#### What to do
Include in the output the line containing "Observing this image, is" and each subsequent line of the records, through the end, transcribed exactly. Add nothing else.

#### Material supplied

——————————

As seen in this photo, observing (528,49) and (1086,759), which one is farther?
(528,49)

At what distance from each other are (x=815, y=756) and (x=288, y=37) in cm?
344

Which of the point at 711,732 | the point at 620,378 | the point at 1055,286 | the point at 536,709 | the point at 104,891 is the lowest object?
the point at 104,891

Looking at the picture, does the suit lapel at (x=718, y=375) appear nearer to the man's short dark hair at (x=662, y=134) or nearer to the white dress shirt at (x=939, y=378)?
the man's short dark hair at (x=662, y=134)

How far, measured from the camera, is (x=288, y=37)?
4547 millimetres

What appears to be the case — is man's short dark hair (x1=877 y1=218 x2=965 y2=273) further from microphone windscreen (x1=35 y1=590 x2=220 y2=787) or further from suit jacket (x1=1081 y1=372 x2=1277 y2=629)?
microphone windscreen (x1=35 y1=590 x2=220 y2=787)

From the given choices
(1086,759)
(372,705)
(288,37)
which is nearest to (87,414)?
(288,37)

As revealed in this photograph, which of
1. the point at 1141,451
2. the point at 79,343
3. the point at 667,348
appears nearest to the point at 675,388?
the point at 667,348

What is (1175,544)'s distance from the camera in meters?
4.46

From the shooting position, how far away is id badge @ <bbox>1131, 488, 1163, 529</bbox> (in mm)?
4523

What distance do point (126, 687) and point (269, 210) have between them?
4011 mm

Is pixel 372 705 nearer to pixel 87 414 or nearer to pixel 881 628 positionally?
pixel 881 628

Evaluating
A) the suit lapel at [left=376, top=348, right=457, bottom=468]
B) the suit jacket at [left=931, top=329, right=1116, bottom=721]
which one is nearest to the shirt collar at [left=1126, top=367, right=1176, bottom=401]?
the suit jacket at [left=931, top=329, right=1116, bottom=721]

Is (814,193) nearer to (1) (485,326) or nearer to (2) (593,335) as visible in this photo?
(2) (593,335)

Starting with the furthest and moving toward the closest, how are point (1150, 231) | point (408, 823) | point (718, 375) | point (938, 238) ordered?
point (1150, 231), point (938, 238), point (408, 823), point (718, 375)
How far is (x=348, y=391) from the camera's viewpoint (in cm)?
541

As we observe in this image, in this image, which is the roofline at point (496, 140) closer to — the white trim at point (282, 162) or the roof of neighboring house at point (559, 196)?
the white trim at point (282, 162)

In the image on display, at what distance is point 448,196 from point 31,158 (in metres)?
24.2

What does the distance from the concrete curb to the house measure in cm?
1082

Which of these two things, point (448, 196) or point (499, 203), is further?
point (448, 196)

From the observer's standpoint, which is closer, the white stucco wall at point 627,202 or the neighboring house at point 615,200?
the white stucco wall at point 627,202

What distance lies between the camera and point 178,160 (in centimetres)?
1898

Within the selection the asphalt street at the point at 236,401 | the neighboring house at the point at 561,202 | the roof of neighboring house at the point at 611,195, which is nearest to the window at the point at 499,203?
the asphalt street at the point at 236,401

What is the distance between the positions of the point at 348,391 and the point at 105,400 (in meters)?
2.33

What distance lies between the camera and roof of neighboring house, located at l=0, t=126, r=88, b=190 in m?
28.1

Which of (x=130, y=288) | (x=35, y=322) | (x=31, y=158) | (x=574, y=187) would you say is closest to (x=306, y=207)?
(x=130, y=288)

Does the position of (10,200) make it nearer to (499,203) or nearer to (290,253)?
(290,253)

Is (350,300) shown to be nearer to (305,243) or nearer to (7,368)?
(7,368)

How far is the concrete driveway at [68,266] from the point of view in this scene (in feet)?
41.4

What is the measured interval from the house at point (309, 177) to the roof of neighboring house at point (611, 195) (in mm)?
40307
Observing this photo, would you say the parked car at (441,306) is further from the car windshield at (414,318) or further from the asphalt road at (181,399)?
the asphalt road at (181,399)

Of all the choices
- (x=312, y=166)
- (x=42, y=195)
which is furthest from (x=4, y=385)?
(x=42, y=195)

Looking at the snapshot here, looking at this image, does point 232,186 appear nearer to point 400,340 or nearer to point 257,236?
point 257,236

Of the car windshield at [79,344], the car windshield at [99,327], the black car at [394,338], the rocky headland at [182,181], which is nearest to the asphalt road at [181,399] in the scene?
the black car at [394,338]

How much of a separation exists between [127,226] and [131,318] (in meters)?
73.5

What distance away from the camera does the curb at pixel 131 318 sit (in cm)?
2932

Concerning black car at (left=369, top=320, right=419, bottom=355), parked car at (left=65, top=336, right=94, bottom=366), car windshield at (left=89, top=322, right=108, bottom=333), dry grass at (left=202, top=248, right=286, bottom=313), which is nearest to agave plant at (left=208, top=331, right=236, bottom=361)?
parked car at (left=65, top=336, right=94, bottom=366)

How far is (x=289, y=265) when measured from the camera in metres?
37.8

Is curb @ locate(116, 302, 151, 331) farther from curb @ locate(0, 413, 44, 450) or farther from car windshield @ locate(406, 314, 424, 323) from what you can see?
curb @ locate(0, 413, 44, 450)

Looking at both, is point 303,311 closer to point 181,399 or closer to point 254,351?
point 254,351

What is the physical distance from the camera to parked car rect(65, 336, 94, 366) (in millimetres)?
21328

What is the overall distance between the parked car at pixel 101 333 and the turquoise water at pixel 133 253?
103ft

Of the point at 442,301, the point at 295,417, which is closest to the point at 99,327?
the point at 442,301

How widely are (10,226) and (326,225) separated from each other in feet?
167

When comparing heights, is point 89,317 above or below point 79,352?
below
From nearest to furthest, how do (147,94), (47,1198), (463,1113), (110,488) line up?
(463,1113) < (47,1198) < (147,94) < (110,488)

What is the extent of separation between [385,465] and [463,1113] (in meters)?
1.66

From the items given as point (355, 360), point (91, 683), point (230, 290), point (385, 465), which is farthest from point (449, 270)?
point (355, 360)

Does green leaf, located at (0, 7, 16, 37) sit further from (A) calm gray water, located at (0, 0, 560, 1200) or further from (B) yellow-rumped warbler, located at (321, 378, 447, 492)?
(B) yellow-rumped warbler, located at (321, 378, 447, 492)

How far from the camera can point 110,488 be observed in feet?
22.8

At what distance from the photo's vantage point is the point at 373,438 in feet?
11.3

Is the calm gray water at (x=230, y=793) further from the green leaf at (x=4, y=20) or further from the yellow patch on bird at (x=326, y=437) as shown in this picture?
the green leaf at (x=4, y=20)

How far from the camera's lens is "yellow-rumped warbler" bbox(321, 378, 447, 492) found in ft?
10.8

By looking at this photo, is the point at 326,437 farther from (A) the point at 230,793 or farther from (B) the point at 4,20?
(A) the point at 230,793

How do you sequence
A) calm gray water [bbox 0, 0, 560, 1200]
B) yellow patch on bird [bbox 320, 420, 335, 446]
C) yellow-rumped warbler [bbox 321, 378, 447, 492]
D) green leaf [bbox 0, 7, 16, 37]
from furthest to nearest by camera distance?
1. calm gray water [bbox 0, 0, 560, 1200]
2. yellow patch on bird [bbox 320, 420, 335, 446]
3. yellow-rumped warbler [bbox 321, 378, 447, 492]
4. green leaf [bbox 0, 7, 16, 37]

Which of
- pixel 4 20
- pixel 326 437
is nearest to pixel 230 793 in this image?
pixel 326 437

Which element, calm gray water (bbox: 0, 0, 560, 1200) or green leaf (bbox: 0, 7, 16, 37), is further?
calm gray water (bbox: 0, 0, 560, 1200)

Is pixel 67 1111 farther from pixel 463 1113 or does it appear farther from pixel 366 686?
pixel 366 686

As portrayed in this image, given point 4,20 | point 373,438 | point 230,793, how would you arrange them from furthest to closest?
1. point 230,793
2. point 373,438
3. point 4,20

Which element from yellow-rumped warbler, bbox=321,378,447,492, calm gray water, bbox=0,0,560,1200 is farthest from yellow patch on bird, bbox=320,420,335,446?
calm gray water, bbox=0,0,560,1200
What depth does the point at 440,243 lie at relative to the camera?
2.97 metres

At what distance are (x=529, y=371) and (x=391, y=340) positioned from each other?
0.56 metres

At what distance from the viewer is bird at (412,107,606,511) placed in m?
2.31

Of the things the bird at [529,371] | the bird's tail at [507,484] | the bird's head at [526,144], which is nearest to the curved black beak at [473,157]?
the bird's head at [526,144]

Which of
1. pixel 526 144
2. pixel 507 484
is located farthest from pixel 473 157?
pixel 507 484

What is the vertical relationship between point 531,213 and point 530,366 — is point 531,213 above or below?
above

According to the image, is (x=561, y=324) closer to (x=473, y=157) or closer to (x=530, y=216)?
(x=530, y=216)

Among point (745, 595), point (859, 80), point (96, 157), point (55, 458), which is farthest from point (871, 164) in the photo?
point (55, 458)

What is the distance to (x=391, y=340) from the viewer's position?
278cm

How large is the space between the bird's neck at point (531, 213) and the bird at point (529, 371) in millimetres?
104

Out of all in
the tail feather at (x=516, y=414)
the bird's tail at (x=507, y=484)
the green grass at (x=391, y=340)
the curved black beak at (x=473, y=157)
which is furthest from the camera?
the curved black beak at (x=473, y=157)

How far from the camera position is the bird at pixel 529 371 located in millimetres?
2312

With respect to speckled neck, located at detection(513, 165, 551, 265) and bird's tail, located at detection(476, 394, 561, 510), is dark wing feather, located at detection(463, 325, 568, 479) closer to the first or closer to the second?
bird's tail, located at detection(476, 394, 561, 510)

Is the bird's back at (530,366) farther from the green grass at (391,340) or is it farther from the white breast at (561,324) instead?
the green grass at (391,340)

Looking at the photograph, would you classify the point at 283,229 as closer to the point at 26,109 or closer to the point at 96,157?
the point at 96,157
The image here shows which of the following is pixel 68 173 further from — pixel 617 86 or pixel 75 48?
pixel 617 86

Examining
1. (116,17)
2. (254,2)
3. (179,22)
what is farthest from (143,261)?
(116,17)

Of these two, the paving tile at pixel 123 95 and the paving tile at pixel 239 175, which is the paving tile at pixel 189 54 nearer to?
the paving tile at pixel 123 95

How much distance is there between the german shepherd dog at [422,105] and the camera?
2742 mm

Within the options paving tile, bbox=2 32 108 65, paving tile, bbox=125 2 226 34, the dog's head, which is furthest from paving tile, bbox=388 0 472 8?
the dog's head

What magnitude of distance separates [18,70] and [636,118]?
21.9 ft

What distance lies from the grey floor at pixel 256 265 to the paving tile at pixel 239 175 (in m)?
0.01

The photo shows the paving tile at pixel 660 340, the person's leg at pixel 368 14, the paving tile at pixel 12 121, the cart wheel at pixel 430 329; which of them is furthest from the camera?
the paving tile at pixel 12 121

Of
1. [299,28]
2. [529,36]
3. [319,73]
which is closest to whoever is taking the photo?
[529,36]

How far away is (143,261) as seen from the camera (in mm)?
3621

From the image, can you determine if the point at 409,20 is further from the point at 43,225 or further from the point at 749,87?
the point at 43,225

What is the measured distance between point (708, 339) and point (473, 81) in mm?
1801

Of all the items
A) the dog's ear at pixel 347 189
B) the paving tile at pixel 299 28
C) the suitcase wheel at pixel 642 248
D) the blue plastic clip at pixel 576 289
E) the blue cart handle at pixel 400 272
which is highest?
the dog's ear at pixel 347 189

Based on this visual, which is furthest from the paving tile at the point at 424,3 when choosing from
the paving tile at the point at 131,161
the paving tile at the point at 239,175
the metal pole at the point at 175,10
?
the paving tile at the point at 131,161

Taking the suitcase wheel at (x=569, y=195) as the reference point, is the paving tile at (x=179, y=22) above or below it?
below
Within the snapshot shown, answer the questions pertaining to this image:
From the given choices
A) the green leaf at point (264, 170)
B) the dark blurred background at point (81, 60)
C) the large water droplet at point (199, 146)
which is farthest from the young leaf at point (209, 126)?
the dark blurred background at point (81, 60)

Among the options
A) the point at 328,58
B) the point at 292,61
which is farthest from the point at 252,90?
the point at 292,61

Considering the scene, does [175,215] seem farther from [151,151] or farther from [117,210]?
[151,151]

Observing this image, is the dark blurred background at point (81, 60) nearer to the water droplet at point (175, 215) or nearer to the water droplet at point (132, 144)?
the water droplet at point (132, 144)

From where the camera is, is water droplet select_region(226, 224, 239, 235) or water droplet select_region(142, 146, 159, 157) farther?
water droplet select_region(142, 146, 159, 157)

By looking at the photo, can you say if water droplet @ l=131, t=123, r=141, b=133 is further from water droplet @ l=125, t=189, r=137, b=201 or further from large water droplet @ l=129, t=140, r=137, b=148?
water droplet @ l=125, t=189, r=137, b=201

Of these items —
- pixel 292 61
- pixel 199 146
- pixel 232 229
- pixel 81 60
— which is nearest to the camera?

——————————

#### Solution for this problem
Observing this image, is the dark blurred background at point (81, 60) nearer to the water droplet at point (175, 215) or nearer to the water droplet at point (132, 144)?
the water droplet at point (132, 144)

From where the camera is, is water droplet select_region(226, 224, 239, 235) or water droplet select_region(142, 146, 159, 157) farther?
water droplet select_region(142, 146, 159, 157)

By looking at the photo, can you say if water droplet @ l=131, t=123, r=141, b=133 is further from water droplet @ l=125, t=189, r=137, b=201 or further from large water droplet @ l=129, t=140, r=137, b=148?
water droplet @ l=125, t=189, r=137, b=201

Of these items —
- pixel 292 61
- pixel 199 146
- pixel 232 229
- pixel 81 60
— which is nearest to the camera?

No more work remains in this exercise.